Text excerpt

BEGIN

# Moving to North cyprus



## owais999 (Jul 16, 2013)

I am student from pakistan and plan to get a master degree from Near east university. i want to know what are the part time job opportunities for students there in north cyprus.. and can i earn enough to meet my living and accomodation expenses through part time job as i have no financial background and im on my own!


----------



## belgarath (Jul 15, 2011)

I do not think this is possible - the whole idea behind TRNC universities is that you pay the tuition fee and living expenses using your own assets. Job opportunities are extremely limited - for a student its a no-no.


----------



## owais999 (Jul 16, 2013)

belgarath said:


> I do not think this is possible - the whole idea behind TRNC universities is that you pay the tuition fee and living expenses using your own assets. Job opportunities are extremely limited - for a student its a no-no.


I vill pay my whole tution fee here from my country.. so tution fee is no issue.. can i js cover the living and accommodation expenses... and wat u think how much vill i need monthly including my food, accomodation and living expenses being a student of university.. js tell me roughly..


----------



## belgarath (Jul 15, 2011)

The best advice for this can be provided by the uni registrar, they usually offer dormitories and affordable food. I suggest you contact them. 

Finding a job and supporting yourself is not an easy task in Cyprus these days. Even the locals cant find jobs.


----------

END

Data for review

BEGIN

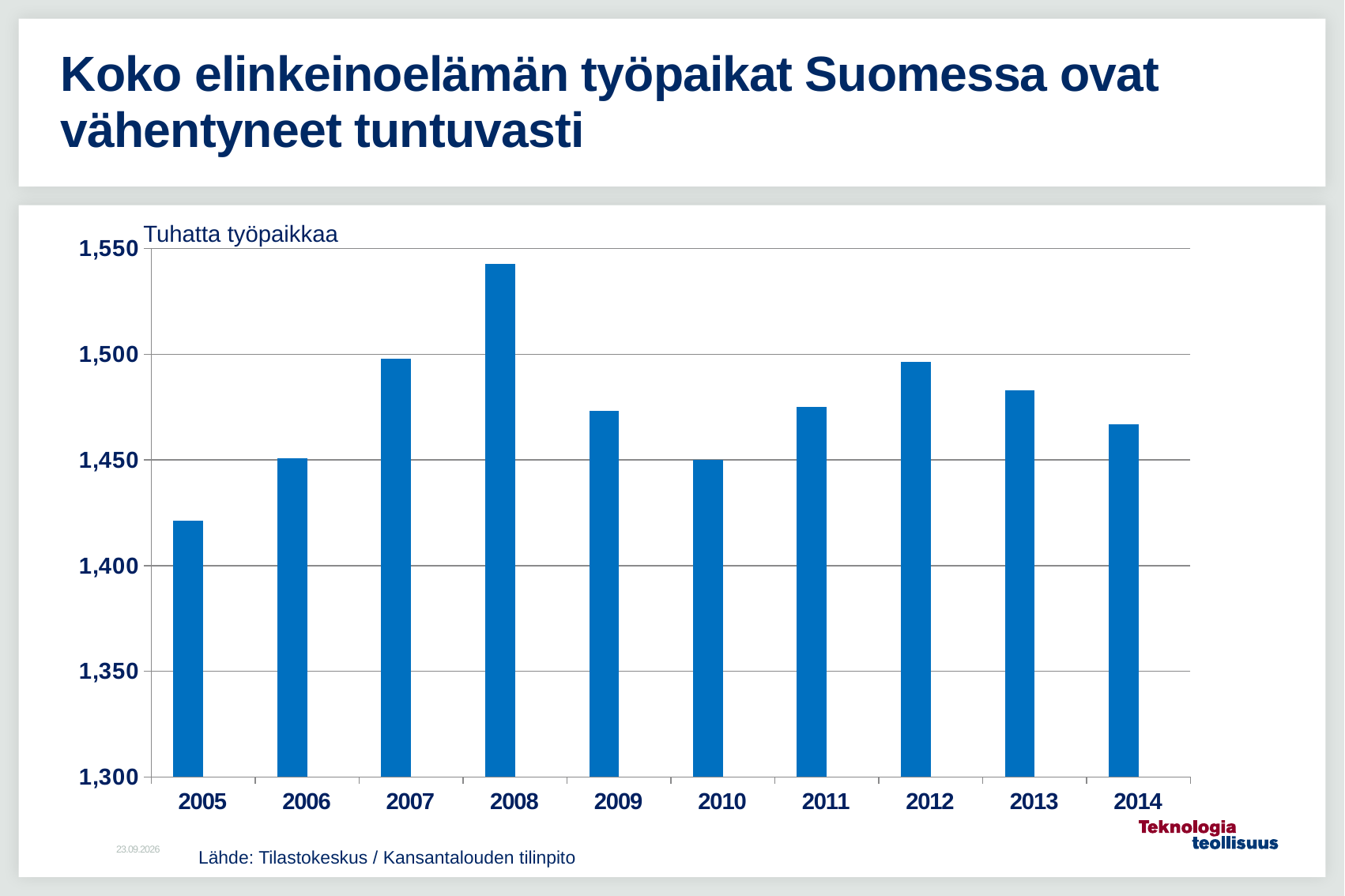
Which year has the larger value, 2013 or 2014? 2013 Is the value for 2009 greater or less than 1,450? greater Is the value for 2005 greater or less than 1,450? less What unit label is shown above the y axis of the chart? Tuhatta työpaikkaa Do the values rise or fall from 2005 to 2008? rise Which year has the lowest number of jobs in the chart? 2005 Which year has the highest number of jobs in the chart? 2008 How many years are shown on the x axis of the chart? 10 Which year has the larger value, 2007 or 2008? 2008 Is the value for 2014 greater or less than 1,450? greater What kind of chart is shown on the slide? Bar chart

END
BEGIN

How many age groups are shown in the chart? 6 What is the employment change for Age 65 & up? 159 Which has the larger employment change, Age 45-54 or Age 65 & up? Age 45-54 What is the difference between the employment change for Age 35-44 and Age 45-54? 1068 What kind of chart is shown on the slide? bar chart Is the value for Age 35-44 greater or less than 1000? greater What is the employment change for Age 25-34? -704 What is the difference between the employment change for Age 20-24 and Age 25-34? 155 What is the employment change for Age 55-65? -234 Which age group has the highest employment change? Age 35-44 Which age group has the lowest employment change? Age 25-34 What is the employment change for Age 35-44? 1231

END

Written task 1
Please copy the part of the North Cyprus thread from "I vill pay my" up to and including "cant find jobs." word for word.
Written task 2
In the North Cyprus thread, which university does owais999 plan to attend for a master degree?
Written task 3
List every kind of expense that owais999 names in the posts of the North Cyprus thread.

Exercise solution 1
I vill pay my whole tution fee here from my country.. so tution fee is no issue.. can i js cover the living and accommodation expenses... and wat u think how much vill i need monthly including my food, accomodation and living expenses being a student of university.. js tell me roughly..


----------



## belgarath (Jul 15, 2011)

The best advice for this can be provided by the uni registrar, they usually offer dormitories and affordable food. I suggest you contact them. 

Finding a job and supporting yourself is not an easy task in Cyprus these days. Even the locals cant find jobs.

Exercise solution 2
Near east university

Exercise solution 3
- tuition fee
- living expenses
- accommodation
- food